POLECENIA DO ZADAŃ:
**a)** Odpowiedz krótko na poniższe pytania do tekstu o wiosennym ogródku i oznacz odpowiedzi tak samo jak pytania.
(i) Ile stopni pokazują termometry rano?
(ii) Gdzie posadzono słoneczniki?
(iii) W jakich kolorach są tulipany?
**b)** Rozbuduj tekst o wiosennym ogródku, dopisując jego dalszy ciąg od miejsca, w którym się kończy.

FRAGMENT TEKSTU:
● ● ● ● ● ● ●

OGRÓDEK+ GAZETKA JYSK

Wiosna w Holandii chce przyjść, ale jeszcze ją zima blokuje. Rano termometry pokazują 1 stopień, szyby aut są zaszronione i nawet na trawie jest szron. Po południu w zeszłym tygodniu pokazywało się słońce, a dzisiaj już przewaga chmur i u mnie w mieścinie 9 stopni tylko.

W ogródku za dużo nie zrobiliśmy. Żonkile przekwitły a za to wybiły tulipany. Oprócz tego wzeszły słoneczniki 🌻 które posadziłam pod płotem. Wyrzucałam tam starą ziemię doniczkowa a potem posiałam nasiona. I są to te małe słoneczniki, które ucina się potem do wazonu.

Do tego powschodziły inne zasiane kwiatki. Większość jest w doniczkach, ale niezapominajki wsadziłam bezpośrednio do ziemi i nie wiem, czy coś z nich wyrośnie. Widać coś malutkiego zielonego, ale nie wiem, czy to chwast czy niezapominajka 😅 Dlatego narazie żadnych chwastów nie tykam. Czekam, aż wszystko podrośnie.

Między kostką brukową powyrywałam chwasty i zrobiło się czyściej 🙂 Pan Mąż wyciął część bambusa. Trzeba będzie wyciąć go totalnie, bo inaczej z trawy nic nie będzie, a chcemy przecież trawnik mieć. Wszystkie liście, chwasty, patyki i deski wylądowały w dole po oczku wodnym. Jest niemal pełny, więc dużo ziemi nie będzie potrzeba, żeby całkiem je zakopać.

Tulipany 🌷🌷🌷 mam w trzech kolorach: białym, różowym i czarnym. Czekałam szczególnie na te czarne, bo chciałam zobaczyć jak wyglądają na żywo. No i okazało się, że zdjęcie na opakowaniu cebulek swoje, a rzeczywistość swoje. Nie jest to taka typowa czerń. Raczej granat albo fiolet wpadający w kolor czarny.

● ● ● ● ● ● ●

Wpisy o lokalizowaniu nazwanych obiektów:

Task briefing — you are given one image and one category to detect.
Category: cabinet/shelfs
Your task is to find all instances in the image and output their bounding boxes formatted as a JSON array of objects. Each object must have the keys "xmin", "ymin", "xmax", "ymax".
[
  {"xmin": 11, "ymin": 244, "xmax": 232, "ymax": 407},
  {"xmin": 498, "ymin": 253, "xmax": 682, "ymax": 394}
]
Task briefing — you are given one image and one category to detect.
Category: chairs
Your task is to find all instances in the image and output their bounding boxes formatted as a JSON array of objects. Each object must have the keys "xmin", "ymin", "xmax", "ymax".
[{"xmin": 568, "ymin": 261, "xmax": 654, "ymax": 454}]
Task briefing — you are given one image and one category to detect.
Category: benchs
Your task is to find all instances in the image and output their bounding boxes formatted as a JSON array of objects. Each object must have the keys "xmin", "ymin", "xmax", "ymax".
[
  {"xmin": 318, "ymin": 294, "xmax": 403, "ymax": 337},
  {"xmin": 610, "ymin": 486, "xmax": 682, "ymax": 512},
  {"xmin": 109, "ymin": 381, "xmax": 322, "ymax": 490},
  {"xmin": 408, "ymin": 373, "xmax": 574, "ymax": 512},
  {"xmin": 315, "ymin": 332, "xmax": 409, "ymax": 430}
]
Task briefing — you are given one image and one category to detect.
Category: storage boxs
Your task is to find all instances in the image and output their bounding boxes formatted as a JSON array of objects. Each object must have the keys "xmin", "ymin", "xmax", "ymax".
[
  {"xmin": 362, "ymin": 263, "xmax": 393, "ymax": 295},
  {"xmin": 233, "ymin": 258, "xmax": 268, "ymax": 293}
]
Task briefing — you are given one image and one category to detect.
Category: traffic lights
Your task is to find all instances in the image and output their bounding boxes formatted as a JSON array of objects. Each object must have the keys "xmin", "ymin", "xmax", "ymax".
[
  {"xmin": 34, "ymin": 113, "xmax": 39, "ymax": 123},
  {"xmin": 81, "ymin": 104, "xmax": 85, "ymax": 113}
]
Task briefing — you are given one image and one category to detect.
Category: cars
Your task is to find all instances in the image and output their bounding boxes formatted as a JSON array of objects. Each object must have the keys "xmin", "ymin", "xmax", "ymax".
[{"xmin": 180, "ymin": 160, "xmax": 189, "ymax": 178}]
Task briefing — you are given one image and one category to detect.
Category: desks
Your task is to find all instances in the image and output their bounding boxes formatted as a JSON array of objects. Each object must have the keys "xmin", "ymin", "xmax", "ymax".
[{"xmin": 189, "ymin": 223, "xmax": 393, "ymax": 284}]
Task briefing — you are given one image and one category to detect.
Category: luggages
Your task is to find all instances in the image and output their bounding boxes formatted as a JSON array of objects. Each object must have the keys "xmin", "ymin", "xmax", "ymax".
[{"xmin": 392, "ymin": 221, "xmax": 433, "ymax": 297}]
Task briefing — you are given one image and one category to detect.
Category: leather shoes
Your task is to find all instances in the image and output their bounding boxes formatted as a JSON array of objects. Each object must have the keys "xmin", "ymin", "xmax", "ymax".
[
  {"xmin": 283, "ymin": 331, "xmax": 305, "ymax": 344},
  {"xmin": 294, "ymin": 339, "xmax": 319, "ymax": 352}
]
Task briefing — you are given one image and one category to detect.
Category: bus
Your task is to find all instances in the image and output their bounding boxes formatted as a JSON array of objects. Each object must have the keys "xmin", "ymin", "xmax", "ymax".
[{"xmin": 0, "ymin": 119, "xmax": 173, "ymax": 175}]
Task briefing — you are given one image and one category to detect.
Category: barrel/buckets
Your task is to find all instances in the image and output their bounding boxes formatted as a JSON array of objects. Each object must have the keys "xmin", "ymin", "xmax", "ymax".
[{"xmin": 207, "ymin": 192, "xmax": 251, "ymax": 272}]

● ● ● ● ● ● ●

ODPOWIEDZI DO ĆWICZENIA:
**a)**
(i) 1 stopień.
(ii) Pod płotem.
(iii) W białym, różowym i czarnym.

**b)**
Ze znalezionych w jednej z doniczek dużych białych bulw, wyrasta takie coś:

Przypomniało mi się, że w poprzednim mieszkaniu miałam na balkonie takie rośliny, ale zapomniałam jak się nazywają 🙈 Drzewo na podwórku, które jest już w sumie dzikie, w zeszłym tygodniu pięknie zakwito na biało. Nie mam pojęcia co to za gatunek, ale pszczoły pojawiły się momentalnie i było ich mnóstwo 🐝 Powiedziałam Panu Mężowi, że szkoda je wycinać. Przytniemy tylko gałęzie, powiesimy domek dla ptaków i niech sobie dalej rośnie 🙂

Dzisiaj znalazłam w skrzynce na listy 📬 plik gazetek ze sklepów. Przejrzałam je i zainteresowała mnie ta z Jyska. Jak mało kiedy. Znalazłam tam drewniane „płytki”, które po połączeniu tworzą coś na wzór tarasu. Myśleliśmy nad paletami. Ale te drewniane kwadraty też są fajne. W piątek chyba tam zajrzymy i kupimy. Najpierw wymierzymy ile potrzeba.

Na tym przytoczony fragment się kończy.